┌────────

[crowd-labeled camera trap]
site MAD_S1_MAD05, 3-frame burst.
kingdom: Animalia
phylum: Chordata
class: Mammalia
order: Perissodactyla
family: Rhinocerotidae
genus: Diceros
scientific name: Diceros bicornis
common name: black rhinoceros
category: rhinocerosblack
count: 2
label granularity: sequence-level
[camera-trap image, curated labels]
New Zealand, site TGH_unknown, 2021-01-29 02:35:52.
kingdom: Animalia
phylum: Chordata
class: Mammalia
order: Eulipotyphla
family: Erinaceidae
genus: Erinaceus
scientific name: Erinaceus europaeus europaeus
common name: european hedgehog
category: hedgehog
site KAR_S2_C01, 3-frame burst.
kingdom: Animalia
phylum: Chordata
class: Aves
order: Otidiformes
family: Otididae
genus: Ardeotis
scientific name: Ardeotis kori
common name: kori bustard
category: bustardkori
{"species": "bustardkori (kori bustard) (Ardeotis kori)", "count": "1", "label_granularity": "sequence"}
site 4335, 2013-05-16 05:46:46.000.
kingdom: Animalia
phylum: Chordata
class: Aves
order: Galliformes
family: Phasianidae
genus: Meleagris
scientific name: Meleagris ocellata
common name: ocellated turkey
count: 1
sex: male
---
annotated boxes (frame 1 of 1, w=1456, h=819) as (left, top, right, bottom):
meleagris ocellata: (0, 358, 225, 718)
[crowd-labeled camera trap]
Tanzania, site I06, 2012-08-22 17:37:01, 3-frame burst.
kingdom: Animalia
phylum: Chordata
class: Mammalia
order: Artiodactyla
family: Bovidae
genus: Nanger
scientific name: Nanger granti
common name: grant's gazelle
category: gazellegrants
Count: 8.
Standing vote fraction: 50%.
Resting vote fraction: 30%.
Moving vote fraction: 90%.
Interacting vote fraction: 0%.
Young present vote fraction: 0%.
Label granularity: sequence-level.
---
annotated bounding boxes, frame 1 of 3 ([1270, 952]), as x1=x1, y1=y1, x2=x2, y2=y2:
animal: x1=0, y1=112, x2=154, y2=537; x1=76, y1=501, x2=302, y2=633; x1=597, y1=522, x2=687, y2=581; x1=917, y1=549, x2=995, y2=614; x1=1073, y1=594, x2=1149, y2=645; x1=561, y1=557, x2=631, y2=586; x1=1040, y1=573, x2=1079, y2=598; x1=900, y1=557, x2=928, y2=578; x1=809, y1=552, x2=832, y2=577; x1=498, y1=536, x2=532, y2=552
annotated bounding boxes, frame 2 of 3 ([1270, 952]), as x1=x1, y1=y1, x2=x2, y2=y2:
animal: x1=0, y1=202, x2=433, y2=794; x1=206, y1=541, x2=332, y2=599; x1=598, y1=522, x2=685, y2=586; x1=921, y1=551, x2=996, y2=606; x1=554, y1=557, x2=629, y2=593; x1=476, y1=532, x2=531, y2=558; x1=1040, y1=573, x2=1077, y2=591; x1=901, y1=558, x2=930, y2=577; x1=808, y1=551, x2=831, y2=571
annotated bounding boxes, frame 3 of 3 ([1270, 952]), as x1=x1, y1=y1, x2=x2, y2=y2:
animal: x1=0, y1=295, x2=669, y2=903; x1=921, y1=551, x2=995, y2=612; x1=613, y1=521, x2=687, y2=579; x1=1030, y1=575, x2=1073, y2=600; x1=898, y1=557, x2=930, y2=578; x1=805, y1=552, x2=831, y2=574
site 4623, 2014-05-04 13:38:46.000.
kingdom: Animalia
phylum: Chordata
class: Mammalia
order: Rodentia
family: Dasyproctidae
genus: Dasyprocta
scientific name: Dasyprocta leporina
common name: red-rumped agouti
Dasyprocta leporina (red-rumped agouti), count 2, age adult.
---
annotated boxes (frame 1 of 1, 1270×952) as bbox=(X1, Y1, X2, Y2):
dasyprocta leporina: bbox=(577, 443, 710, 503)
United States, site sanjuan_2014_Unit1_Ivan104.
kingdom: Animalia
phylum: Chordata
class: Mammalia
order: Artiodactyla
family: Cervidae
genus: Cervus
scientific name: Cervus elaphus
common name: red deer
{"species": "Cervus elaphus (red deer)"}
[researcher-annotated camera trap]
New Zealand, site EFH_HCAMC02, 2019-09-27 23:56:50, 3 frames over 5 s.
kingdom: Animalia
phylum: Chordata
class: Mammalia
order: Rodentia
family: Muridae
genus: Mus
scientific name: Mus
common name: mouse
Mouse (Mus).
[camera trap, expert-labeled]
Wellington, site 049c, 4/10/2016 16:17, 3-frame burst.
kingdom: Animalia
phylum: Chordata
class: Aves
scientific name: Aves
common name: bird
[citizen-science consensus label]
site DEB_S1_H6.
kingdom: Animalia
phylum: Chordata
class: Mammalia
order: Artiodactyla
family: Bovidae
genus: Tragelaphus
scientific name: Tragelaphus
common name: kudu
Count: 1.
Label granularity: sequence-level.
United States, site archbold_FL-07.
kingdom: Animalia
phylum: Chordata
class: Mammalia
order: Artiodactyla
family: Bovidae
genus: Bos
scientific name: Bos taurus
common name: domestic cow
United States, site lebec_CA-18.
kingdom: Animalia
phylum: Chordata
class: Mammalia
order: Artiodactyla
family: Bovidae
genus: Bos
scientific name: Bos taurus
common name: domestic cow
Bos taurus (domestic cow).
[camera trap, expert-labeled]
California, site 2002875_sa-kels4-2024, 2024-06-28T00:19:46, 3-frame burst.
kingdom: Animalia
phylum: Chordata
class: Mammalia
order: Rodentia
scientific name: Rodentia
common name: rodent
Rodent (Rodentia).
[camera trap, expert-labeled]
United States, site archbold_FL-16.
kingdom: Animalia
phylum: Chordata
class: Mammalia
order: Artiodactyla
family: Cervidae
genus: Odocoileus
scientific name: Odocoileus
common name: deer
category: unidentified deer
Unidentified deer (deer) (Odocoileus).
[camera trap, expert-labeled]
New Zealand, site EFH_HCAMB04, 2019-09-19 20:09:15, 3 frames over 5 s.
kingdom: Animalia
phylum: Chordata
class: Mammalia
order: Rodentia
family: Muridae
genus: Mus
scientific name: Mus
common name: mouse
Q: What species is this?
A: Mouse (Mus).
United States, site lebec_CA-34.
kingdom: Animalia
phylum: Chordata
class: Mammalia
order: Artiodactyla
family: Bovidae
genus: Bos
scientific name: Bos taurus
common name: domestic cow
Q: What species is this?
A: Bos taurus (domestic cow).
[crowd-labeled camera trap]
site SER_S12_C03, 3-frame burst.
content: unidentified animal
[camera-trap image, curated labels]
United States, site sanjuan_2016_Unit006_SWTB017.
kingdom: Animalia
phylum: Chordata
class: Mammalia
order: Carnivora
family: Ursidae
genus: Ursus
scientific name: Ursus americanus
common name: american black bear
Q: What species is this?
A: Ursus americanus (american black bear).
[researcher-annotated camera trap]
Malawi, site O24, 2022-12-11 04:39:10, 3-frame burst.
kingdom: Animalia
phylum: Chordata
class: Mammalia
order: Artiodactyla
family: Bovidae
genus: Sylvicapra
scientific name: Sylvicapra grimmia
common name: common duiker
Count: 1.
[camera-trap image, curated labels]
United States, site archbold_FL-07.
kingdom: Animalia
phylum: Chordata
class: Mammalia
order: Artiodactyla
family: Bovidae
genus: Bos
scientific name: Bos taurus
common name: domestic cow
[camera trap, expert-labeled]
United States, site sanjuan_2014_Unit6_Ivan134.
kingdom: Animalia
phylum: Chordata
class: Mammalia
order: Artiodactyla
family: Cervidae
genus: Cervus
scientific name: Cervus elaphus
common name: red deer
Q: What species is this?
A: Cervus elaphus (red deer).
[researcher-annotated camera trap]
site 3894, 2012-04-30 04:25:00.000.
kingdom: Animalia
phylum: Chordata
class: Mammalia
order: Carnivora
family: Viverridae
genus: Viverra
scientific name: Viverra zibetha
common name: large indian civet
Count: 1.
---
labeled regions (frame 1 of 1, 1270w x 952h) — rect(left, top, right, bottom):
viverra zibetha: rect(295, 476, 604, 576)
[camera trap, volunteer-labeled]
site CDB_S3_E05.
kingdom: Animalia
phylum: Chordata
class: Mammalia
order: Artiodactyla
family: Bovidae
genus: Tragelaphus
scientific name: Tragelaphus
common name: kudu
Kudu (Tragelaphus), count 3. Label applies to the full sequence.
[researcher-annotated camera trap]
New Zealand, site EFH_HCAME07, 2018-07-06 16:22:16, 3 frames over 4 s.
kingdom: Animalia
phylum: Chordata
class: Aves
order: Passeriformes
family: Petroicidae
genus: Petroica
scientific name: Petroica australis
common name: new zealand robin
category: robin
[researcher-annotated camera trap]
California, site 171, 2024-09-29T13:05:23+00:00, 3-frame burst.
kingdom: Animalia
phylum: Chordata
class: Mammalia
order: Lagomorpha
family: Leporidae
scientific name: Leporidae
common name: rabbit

└────────

BRIEF: Among the lines in the material above, some may hold "fraction". State how many do, and add nothing.

PROBLEM SOLUTION: 5